### DATASET EXTRACT:
■ ■ ■

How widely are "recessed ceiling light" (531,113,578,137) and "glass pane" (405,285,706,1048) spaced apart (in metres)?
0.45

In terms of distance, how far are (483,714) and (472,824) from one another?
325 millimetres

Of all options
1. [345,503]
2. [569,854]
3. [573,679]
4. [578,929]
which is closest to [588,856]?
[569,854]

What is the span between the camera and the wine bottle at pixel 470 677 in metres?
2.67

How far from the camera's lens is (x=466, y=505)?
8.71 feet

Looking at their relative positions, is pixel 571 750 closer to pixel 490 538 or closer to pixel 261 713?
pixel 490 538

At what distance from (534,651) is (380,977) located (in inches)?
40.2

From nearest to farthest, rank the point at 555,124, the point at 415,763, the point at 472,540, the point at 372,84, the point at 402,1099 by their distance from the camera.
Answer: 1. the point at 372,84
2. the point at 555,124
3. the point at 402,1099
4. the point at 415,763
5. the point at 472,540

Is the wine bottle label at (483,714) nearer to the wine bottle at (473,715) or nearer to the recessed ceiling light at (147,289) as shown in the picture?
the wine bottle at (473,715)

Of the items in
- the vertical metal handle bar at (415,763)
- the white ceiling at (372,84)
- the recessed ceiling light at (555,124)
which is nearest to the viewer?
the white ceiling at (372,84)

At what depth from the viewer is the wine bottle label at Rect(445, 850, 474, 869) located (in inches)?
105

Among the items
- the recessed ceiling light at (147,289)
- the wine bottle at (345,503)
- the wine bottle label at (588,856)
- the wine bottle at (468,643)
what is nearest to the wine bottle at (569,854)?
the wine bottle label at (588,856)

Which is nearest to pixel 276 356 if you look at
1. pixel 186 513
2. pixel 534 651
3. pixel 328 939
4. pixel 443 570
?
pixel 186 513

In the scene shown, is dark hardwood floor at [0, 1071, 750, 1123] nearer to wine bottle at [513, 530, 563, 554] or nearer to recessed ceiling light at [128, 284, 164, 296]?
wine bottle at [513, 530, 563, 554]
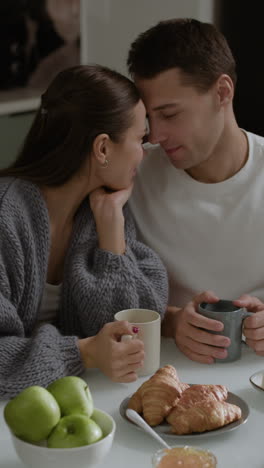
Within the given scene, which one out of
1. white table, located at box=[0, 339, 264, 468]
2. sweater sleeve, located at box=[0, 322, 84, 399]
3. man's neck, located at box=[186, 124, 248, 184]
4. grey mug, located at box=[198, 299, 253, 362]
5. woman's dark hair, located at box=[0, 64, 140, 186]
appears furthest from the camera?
man's neck, located at box=[186, 124, 248, 184]

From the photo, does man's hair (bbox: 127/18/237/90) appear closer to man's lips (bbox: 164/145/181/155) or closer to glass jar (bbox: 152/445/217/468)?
man's lips (bbox: 164/145/181/155)

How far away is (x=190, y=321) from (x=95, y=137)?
43 centimetres

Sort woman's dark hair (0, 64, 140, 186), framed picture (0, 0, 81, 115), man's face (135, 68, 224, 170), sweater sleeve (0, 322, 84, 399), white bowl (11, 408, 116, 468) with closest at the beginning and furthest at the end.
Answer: white bowl (11, 408, 116, 468)
sweater sleeve (0, 322, 84, 399)
woman's dark hair (0, 64, 140, 186)
man's face (135, 68, 224, 170)
framed picture (0, 0, 81, 115)

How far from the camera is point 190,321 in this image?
158cm

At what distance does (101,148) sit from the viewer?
1.67 m

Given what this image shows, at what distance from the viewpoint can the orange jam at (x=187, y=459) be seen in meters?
1.07

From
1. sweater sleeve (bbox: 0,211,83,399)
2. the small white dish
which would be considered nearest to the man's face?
sweater sleeve (bbox: 0,211,83,399)

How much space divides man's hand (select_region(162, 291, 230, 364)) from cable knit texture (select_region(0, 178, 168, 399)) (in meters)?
0.08

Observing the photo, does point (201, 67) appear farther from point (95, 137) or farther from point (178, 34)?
point (95, 137)

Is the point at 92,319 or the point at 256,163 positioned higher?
the point at 256,163

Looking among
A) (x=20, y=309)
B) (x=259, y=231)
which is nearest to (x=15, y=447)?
(x=20, y=309)

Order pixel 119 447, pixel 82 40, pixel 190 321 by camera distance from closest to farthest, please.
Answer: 1. pixel 119 447
2. pixel 190 321
3. pixel 82 40

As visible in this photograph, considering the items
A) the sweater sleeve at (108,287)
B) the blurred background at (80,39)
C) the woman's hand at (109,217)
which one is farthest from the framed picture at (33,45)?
the sweater sleeve at (108,287)

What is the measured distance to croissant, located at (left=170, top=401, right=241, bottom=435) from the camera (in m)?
1.22
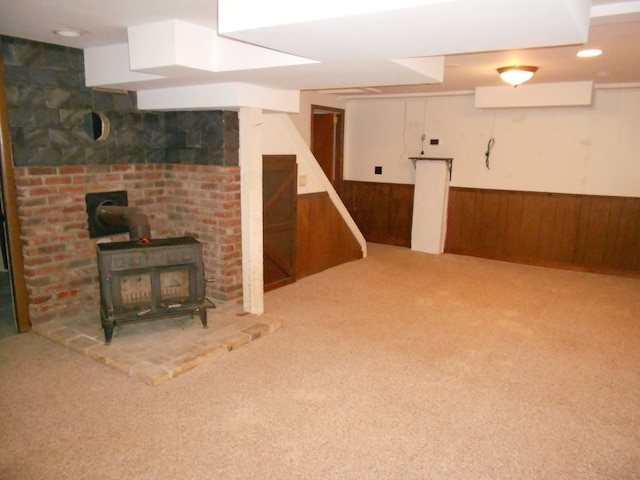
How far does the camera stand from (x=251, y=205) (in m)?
4.01

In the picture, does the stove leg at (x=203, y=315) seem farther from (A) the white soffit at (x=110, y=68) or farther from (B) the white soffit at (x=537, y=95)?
(B) the white soffit at (x=537, y=95)

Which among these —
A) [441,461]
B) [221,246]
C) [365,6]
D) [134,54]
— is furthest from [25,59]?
[441,461]

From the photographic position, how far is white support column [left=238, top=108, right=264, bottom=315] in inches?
152

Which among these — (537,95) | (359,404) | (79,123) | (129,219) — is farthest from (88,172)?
(537,95)

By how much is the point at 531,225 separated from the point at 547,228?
20cm

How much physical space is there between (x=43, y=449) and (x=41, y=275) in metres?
1.76

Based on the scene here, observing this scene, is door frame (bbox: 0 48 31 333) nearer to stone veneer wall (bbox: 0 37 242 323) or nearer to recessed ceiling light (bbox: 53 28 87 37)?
stone veneer wall (bbox: 0 37 242 323)

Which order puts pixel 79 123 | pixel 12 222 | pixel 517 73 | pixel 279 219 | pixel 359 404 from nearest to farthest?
pixel 359 404, pixel 12 222, pixel 79 123, pixel 517 73, pixel 279 219

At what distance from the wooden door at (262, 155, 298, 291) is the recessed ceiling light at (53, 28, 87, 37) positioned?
199 cm

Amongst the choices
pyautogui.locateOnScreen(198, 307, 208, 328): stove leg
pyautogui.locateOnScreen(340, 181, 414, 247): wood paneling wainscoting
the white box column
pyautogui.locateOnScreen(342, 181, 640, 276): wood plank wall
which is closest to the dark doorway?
pyautogui.locateOnScreen(340, 181, 414, 247): wood paneling wainscoting

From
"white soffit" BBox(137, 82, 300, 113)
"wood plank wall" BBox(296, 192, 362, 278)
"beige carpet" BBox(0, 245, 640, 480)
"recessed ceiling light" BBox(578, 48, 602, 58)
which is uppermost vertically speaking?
"recessed ceiling light" BBox(578, 48, 602, 58)

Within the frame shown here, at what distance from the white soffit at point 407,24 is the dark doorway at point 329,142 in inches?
199

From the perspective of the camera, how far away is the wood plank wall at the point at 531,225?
567cm

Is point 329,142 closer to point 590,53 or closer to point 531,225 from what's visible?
point 531,225
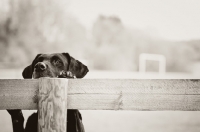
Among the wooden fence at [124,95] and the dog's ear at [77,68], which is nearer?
the wooden fence at [124,95]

■ ■ ■

### TASK TO COMPLETE:
Only the lines from the line bearing "Within the frame" to the end of the listing above, both inclusive, should be extracted verbatim; the pictures are excluded.

### SOLVED PROBLEM:
Within the frame shown here, at what distance from the white soffit at point 407,24 is the dark doorway at point 329,142 in inches?
199

From the perspective of the camera, how far away is the wood plank wall at the point at 531,225?
567cm

Is point 329,142 closer to point 590,53 or closer to point 531,225 from what's visible?
point 531,225
Among the wooden fence at [124,95] and the dog's ear at [77,68], which is nearer?
the wooden fence at [124,95]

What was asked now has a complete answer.